Like a lot of people I use Facebook. My timeline over the last week or two has been filled with posts about the SAT’s that the Year 6 children are currently sitting. These are exams that give an idea of how a child is progressing in English, Maths and Science, and in an ideal world should be used to identify those children that are struggling and need a little extra help. (I say in an ideal world because the pessimist in me feels this isn’t what they’re used for at all. But that’s a conversation for another time).
I don’t particularly object to the exams. What I do object to is the pressure that 10 and 11 year old children are put under with these exams. I’ll just say that word again. In Bold. Children! I know of one child who was told if they do badly in these exams it will affect them for the rest of their life! I know of children (there’s that word again) who have had sleepless nights worrying about these exams. That is wrong, plain and simple. There will be plenty of time for worrying about exams. GCSE’s are important. A-Level’s are important. University Finals are important. These are all potentially life changing exams. Exams sat in the last year of Primary school are not life changing!
I have several students this age. Most of them I’ve known for 2 or 3 years. I’ve watched them grow and develop as individuals. I’ve seen every one of them cry when they’ve struggled and got frustrated learning a technique they couldn’t immediately do. I’ve seen them smile, laugh and sometimes cry with happiness when they’ve conquered something they’ve struggled with.
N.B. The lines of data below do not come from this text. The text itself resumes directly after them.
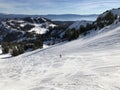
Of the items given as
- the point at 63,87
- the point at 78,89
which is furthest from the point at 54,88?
the point at 78,89

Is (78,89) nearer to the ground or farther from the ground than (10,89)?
farther from the ground

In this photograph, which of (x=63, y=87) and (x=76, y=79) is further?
(x=76, y=79)

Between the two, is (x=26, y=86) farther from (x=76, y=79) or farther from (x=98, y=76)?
(x=98, y=76)

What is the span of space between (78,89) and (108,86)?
184 centimetres

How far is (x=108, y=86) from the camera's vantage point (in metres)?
14.5

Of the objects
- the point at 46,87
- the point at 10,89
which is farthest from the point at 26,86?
the point at 46,87

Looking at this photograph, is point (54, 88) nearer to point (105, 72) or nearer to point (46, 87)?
point (46, 87)

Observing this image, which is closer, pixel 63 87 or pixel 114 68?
pixel 63 87

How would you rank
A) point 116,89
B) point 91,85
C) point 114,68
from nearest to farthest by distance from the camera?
point 116,89 → point 91,85 → point 114,68

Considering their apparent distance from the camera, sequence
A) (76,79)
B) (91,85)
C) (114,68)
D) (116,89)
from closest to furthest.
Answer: (116,89) < (91,85) < (76,79) < (114,68)

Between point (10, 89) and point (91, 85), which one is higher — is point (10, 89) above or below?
below

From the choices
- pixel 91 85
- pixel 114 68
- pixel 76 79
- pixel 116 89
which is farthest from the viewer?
pixel 114 68

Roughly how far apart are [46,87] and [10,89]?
3.39 metres

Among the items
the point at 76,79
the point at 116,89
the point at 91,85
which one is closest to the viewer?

I’ve seen the nerves, fear and self doubt before a grading, all washed away as they step on the mats to achieve their grades.
I’ve seen them scared and nervous when they first join the class, and watched them grow into confident children who can stand in front of the class and take a warm-up, who can teach and help lower grades. Children who care enough to help their friends, their fellow students, who may be struggling. None of these things can be measured by a paper exam.
I’m not a teacher. I see these kids for only a few hours a week. But I am proud of every single one of them. I’m proud of how far they’ve come. How much they conquer their own fears every single day. Maths, English and Science are all important. But this is only a tiny part of who they are. Exams cannot and should not be used to define who a person is or label them! Every single child that walks through my door is a person in their own right. A person who cannot be measured and stuck in a box by a few questions on a piece of paper.